-- Task --
Please echo every line of the items below word for word, leaving the pictures out.

[Records of spatial reasoning questions]
────────

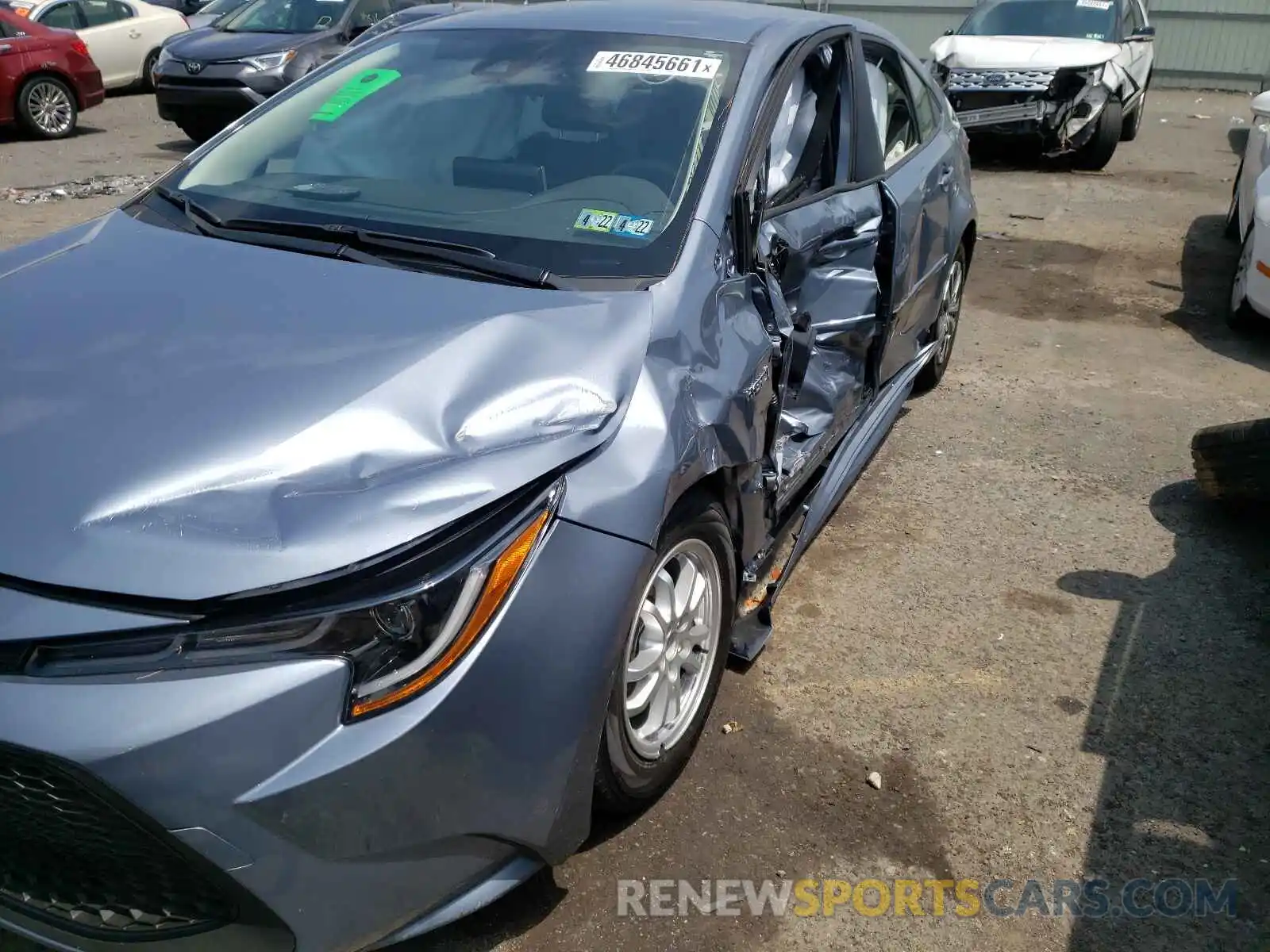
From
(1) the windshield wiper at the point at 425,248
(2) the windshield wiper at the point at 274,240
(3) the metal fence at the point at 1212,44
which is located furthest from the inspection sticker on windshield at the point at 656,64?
(3) the metal fence at the point at 1212,44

────────

-- Output of the exercise --
From
(1) the windshield wiper at the point at 425,248
(2) the windshield wiper at the point at 274,240
(3) the metal fence at the point at 1212,44
which is located furthest from the inspection sticker on windshield at the point at 656,64?
(3) the metal fence at the point at 1212,44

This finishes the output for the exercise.